In [1]:
import pandas as pd
import numpy as np

In [35]:
pd.set_option('max_columns', None)

In [2]:
# Open listings data
boston_listings = pd.read_csv("boston_airbnb_data/listings.csv")
seattle_listings = pd.read_csv("seattle_airbnb_data/listings.csv")

In [3]:
# Quick explore of number of rows and columns of calendar data
print("Boston calendar data have {} columns and {} rows and Seattle calendar data have {} columns and {} rows".format(str(boston_listings.shape[1]),str(boston_listings.shape[0]),str(seattle_listings.shape[1]),str(seattle_listings.shape[0])))

Boston calendar data have 95 columns and 3585 rows and Seattle calendar data have 92 columns and 3818 rows


####  Compare both data frames to detect differences and be able to take decisions

In [17]:
# Columns and type for boston and seattle listings
boston_col_type = boston_listings.dtypes.to_dict()
seattle_col_type = seattle_listings.dtypes.to_dict()

# Compares columns and columns type to see if they are equivalent or there are differences between them

nonshared_columns = []
nonshared_types = {}

for boston_col, boston_type in boston_col_type.items():
    found_indicator = 0
    for seattle_col, seattle_type in seattle_col_type.items():
        if boston_col == seattle_col and boston_type == seattle_type:
            found_indicator = 1
            break
        elif boston_col == seattle_col and boston_type != seattle_type:
            nonshared_types[boston_col] = {"in_df_boston":boston_type,"in_df_seattle":seattle_type}
            found_indicator = 1
            break
    if found_indicator == 0:
        nonshared_columns.append(boston_col)
    
            

##### Explore non-shared columns

In [18]:
# Show columns that exist in boston df but not in seattle df
nonshared_columns

['access', 'interaction', 'house_rules']

In [29]:
boston_listings[['access', 'interaction', 'house_rules']].describe()

Unnamed: 0,access,interaction,house_rules
count,2096,2031,2393
unique,1762,1617,1928
top,"You have access to the entire apartment, and a...",Need more towels?
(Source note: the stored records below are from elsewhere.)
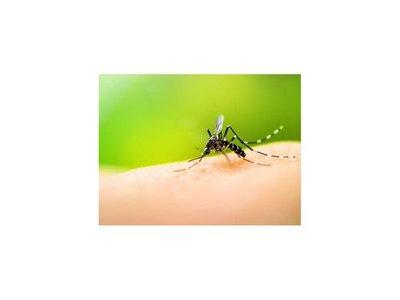 Más de la mitad de fallecidos por dengue son de Asunción y Central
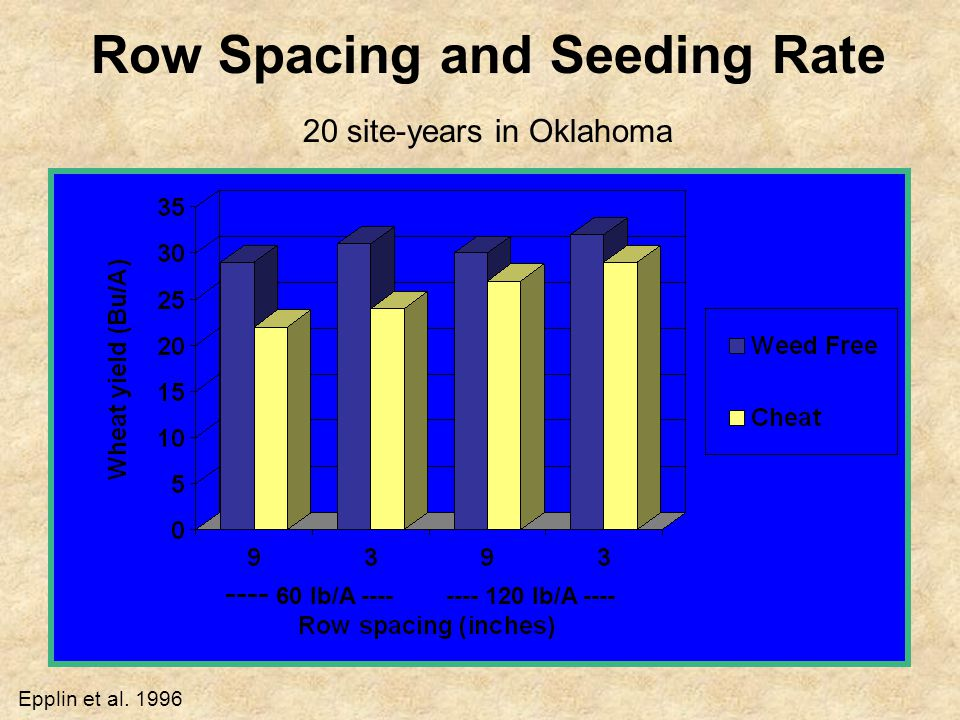 Row Spacing and Seeding Rate 20 site-years in Oklahoma ---- 60 lb/A ---- ---- 120 lb/A ---- Epplin et al.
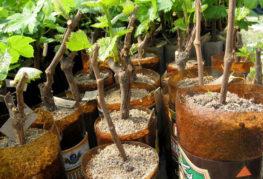 Вкоренени гроздови резници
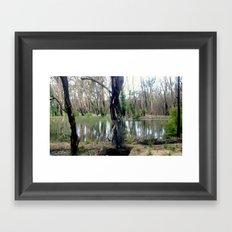 Reflecting after a bush Fire Framed Art Print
A restaurant recommendation?...,House Rules 1. Check-in is 4 pm local time. If...
freq,48,58,44


##### Explore columns don't share dtype

In [30]:
# Show columns that exist in both df but they don't share dtype
nonshared_types

{'host_listings_count': {'in_df_boston': dtype('int64'),
  'in_df_seattle': dtype('float64')},
 'host_total_listings_count': {'in_df_boston': dtype('int64'),
  'in_df_seattle': dtype('float64')},
 'neighbourhood_group_cleansed': {'in_df_boston': dtype('float64'),
  'in_df_seattle': dtype('O')},
 'has_availability': {'in_df_boston': dtype('float64'),
  'in_df_seattle': dtype('O')},
 'jurisdiction_names': {'in_df_boston': dtype('float64'),
  'in_df_seattle': dtype('O')}}

In [27]:
boston_listings[["neighbourhood_group_cleansed","has_availability","jurisdiction_names"]].describe()

Unnamed: 0,neighbourhood_group_cleansed,has_availability,jurisdiction_names
count,0.0,0.0,0.0
mean,,,
std,,,
min,,,
25%,,,
50%,,,
75%,,,
max,,,


In [28]:
seattle_listings[["neighbourhood_group_cleansed","has_availability","jurisdiction_names"]].describe()

Unnamed: 0,neighbourhood_group_cleansed,has_availability,jurisdiction_names
count,3818,3818,3818
unique,17,1,1
top,Other neighborhoods,t,WASHINGTON
freq,794,3818,3818


##### Working with data from Boston and Seattle

Earasing columns ['access', 'interaction', 'house_rules'] from boston listing dataframe we can have the same 

In [44]:
# Drop non-shared columns
udpate_boston_listings = boston_listings.drop( ['access', 'interaction', 'house_rules'], axis=1)

In [59]:
# Gets boston and seattle columns names in a individual list
boston_cols = list(udpate_boston_listings.columns)
seattle_cols = list(seattle_listings.columns)

In [74]:
# Check if indeed both df already have the same number of columns
print("Number of columns in boston df: {} and number of columns in seattle df: {}".format(len(boston_cols),len(seattle_cols)))

Number of columns in boston df: 92 and number of columns in seattle df: 92


In [73]:
# Check columns have the same position in both df
all_same_position = "Yes"
for position in range(len(boston_cols)):
    if boston_cols[position] != seattle_cols[position]:
        all_same_position = "No"

print("¿Columns have the same position in both df? {}".format(all_same_position))

¿Columns have the same position in both df? Yes


After the previous analysis we can conclude that it is useful to concat both dataframes for the following reasons:

1. Dataframes do not share only 3 columns that do not contain useful information for our case
2. Dropping non-shared columns leave us with two dataframes with the same columns in the same position
3. Five columns do no share type, two due to difference in the interpretation between int and float, which is easily solved, and three because boston dataframe only has null values in those columns
4. Concatenating the data from Boston and Seattle gives us a larger sample in which the city becomes another variable to analyze.